▶ Passage given:
Millenary Olive Seeds Found in Important Archeological Site in Turkey

4,000-year-old olive seeds and utensils were been found in Oylum Höyük, an historical mound located in a fertile plain in Kilis province in Southeastern Turkey.

Courtesy Dr. Atilla Engin
By Rosa Gonzalez-Lamas
Jan. 2, 2019 11:08 UTC
Courtesy Dr. Atilla Engin

A valu­able col­lec­tion of dozens of olive seeds was dis­cov­ered inside lay­ers dat­ing back 4,000 years dur­ing an arche­o­log­i­cal exca­va­tion in Oylum Höyük, an his­tor­i­cal mound located in a fer­tile plain in Kilis province in Southeastern Turkey, which is con­sid­ered one of the biggest of its kind in the Eastern Mediterranean Region.

The exca­va­tions revealed not only these mil­lenary olive seeds but also basaltic grind­ing stones pre­sumed to be used to pro­duce olive oil.

Olive seeds were found in all Early Bronze Age and Middle Bronze Age lev­els in Oylum Höyük. Some of the olive seeds were found in the Middle Bronze Age I (2000 – 1800 BC) Palace, which ended with a fire,” said Atilla Engin, the arche­ol­ogy pro­fes­sor at Gaziantep University respon­si­ble for the exca­va­tions.

The olive seeds recov­ered from the mon­u­men­tal Middle Bronze Age Palace were dated to between 1900 – 1725 BC accord­ing to radio­car­bon analy­sis. The archae­o­log­i­cal mate­ri­als uncov­ered in the same layer also con­firmed this dat­ing,” Engin told Olive Oil Times.

According to the arche­ol­o­gist, the seeds are thought to be of old local olives and the rea­son these 4,000-year-old sam­ples sur­vived is that they are burned and charred. This pre­vented the decay that other mil­lenary herbal organic mate­ri­als suc­cumb to.

A mound formed by the over­lap of the set­tle­ment lay­ers for thou­sands of years, Oylum Höyük was one of the most impor­tant cities and admin­is­tra­tive cen­ters of the ancient Near East dur­ing the Bronze Ages (3100 – 1200 BC). Engin believes it was the cap­i­tal of the Nuhasse coun­try in this period.

▶ Set of tasks:
1: Can you rewrite the paragraph of the olive seed article that begins "According to the" more briefly, keeping its main facts?
2: Could you give the olive seed article again, starting with "Millenary Olive Seeds" and going on through "pro­duce olive oil.", with "Southeastern Turkey" changed to "Southeastern Türkiye"?

▶ Entries supplied:
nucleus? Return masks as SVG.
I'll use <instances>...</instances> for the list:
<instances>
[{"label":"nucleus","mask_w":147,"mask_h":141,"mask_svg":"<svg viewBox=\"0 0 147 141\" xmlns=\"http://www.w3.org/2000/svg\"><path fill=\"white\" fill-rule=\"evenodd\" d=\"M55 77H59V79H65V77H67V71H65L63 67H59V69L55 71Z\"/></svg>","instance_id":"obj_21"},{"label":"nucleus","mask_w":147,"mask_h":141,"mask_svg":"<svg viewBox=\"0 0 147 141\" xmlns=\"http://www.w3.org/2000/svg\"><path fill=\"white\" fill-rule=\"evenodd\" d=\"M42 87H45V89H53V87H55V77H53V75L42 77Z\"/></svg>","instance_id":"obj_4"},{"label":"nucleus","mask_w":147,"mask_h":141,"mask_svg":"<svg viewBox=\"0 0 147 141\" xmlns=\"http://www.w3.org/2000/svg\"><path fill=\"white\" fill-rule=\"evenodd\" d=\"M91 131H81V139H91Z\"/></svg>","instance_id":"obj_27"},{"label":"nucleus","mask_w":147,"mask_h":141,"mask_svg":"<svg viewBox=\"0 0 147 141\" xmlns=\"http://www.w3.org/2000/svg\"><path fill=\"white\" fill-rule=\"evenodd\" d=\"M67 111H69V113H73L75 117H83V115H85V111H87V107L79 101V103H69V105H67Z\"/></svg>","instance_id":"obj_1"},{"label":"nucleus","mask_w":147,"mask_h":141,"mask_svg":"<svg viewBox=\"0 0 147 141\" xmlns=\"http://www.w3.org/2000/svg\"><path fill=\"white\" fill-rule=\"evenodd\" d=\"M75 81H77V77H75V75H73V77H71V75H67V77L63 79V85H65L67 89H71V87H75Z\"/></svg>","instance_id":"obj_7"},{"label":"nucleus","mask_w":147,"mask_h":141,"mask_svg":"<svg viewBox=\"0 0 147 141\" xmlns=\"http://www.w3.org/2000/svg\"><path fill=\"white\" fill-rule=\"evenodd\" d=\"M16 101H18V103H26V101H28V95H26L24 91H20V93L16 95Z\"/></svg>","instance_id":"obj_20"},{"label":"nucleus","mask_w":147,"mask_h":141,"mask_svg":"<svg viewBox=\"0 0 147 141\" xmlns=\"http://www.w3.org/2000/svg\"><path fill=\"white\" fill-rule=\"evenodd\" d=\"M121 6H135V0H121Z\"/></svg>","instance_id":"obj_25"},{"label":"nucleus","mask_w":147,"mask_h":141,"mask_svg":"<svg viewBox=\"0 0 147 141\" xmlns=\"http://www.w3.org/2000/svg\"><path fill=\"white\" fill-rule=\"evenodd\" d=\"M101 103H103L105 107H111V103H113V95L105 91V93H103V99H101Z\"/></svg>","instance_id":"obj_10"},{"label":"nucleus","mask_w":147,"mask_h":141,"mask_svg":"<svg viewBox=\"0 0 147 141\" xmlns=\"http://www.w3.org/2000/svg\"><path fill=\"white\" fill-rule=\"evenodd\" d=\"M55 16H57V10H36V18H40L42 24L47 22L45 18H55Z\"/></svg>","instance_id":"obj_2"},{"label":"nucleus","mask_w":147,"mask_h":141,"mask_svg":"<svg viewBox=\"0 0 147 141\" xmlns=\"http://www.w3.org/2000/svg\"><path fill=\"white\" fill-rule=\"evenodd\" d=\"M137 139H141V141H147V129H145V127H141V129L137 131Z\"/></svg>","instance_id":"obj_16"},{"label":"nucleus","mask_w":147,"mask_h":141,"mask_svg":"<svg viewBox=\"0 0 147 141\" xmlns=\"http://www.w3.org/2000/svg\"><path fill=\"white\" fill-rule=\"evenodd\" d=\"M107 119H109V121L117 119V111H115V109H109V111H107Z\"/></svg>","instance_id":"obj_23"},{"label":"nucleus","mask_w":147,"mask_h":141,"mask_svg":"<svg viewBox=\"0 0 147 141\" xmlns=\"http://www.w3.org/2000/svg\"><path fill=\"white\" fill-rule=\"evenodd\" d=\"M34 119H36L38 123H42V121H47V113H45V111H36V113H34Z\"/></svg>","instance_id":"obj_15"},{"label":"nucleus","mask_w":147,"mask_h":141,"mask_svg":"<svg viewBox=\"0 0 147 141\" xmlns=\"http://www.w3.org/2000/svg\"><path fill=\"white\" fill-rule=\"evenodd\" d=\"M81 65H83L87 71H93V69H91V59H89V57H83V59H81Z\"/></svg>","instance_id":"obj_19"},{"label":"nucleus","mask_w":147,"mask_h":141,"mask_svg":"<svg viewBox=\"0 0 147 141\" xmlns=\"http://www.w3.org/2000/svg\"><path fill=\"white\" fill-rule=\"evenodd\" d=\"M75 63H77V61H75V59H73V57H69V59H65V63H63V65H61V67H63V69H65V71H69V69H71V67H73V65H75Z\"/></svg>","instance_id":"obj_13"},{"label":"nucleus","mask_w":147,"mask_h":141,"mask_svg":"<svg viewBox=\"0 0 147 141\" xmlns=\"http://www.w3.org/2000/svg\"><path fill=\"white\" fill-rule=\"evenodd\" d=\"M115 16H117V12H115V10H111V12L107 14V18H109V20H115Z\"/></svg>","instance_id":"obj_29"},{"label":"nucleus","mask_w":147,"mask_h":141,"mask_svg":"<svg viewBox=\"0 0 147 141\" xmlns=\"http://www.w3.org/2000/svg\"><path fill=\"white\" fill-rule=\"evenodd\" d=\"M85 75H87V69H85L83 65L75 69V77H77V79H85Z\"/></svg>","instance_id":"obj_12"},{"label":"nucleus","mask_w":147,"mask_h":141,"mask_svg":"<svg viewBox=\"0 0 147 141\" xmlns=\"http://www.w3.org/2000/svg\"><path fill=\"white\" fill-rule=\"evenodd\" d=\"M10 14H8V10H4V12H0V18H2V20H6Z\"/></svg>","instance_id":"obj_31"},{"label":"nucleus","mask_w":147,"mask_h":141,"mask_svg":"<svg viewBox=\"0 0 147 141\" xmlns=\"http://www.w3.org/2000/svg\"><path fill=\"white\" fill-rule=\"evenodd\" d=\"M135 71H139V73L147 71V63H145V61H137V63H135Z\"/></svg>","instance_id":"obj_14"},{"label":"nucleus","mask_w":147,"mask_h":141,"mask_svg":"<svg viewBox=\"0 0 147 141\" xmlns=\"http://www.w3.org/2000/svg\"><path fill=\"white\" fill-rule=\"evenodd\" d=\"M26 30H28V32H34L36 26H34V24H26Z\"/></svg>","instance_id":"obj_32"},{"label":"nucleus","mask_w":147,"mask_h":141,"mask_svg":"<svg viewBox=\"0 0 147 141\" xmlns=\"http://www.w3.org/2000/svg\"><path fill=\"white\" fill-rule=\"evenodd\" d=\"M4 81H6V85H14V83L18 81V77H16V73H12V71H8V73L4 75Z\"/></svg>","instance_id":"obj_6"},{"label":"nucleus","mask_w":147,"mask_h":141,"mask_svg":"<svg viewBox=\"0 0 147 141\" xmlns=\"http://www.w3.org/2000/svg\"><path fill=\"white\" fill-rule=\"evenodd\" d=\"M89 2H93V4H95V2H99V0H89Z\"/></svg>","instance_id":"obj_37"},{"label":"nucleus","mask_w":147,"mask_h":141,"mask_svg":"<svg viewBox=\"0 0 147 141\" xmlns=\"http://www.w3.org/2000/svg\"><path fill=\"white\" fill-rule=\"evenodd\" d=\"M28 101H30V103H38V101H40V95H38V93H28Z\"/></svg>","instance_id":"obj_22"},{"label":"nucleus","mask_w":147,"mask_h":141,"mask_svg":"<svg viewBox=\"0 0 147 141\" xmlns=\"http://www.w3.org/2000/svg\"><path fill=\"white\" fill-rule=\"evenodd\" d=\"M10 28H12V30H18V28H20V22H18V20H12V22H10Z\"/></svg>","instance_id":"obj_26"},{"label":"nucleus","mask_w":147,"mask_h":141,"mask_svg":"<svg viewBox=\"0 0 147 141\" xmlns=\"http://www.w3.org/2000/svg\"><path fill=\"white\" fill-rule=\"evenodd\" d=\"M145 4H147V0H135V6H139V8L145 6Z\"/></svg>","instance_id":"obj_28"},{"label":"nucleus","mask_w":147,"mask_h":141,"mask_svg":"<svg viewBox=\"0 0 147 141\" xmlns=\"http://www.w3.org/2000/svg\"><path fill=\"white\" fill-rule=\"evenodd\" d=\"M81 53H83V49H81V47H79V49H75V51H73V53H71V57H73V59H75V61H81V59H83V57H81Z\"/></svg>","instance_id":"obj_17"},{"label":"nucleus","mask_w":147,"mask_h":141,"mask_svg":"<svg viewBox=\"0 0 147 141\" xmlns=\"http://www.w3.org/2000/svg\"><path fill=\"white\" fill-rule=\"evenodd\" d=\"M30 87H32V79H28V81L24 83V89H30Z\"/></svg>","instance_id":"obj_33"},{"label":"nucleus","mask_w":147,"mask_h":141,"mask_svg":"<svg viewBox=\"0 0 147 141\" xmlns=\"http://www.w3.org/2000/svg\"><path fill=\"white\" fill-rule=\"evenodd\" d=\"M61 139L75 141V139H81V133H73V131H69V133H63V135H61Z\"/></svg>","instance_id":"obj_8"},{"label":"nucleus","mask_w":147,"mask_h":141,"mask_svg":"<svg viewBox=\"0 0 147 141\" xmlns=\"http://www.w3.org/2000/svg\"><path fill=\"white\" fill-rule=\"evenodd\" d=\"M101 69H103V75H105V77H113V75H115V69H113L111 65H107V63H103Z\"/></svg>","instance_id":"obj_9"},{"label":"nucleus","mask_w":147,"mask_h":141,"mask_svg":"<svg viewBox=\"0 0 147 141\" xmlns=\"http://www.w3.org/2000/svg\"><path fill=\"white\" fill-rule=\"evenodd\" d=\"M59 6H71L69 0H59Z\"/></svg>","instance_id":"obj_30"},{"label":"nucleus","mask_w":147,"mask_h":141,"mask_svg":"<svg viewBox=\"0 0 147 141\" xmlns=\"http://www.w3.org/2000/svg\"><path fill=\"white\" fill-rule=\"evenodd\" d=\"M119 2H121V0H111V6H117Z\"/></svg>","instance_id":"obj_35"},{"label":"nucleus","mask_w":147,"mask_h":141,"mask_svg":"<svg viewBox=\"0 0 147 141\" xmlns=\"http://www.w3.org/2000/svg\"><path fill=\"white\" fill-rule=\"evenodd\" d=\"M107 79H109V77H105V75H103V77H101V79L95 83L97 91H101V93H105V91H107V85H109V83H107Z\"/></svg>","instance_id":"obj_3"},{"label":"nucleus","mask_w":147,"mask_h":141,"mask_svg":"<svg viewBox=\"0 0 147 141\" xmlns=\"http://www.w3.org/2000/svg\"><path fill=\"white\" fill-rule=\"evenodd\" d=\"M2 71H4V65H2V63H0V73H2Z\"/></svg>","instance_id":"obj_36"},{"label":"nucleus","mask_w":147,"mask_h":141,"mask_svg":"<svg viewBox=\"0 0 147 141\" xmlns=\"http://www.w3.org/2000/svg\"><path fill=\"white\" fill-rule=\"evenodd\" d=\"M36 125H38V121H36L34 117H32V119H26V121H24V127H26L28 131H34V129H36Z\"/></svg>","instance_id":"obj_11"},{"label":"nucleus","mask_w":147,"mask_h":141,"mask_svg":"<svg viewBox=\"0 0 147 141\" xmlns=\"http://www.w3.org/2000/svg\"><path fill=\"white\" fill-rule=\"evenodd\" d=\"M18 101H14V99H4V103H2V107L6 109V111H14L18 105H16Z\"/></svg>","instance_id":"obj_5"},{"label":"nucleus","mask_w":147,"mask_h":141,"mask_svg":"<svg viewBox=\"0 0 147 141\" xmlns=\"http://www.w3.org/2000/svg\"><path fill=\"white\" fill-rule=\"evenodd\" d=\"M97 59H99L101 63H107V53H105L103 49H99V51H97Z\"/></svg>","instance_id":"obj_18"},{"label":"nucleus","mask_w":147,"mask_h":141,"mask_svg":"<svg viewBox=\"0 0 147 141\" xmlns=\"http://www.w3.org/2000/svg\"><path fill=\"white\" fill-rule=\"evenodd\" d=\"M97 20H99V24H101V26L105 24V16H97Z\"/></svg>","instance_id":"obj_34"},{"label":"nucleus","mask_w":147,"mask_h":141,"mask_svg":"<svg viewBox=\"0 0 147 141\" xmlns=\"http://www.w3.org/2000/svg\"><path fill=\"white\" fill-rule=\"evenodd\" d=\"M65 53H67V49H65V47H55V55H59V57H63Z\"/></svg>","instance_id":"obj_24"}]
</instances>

▶ In response:
1: The archeologist says the seeds probably come from old local olives. Because they are burned and charred, they escaped the decay that ruins other millenary herbal organic materials, which is why these 4,000-year-old samples survived.

2:
Millenary Olive Seeds Found in Important Archeological Site in Turkey

4,000-year-old olive seeds and utensils were been found in Oylum Höyük, an historical mound located in a fertile plain in Kilis province in Southeastern Türkiye.

Courtesy Dr. Atilla Engin
By Rosa Gonzalez-Lamas
Jan. 2, 2019 11:08 UTC
Courtesy Dr. Atilla Engin

A valu­able col­lec­tion of dozens of olive seeds was dis­cov­ered inside lay­ers dat­ing back 4,000 years dur­ing an arche­o­log­i­cal exca­va­tion in Oylum Höyük, an his­tor­i­cal mound located in a fer­tile plain in Kilis province in Southeastern Türkiye, which is con­sid­ered one of the biggest of its kind in the Eastern Mediterranean Region.

The exca­va­tions revealed not only these mil­lenary olive seeds but also basaltic grind­ing stones pre­sumed to be used to pro­duce olive oil.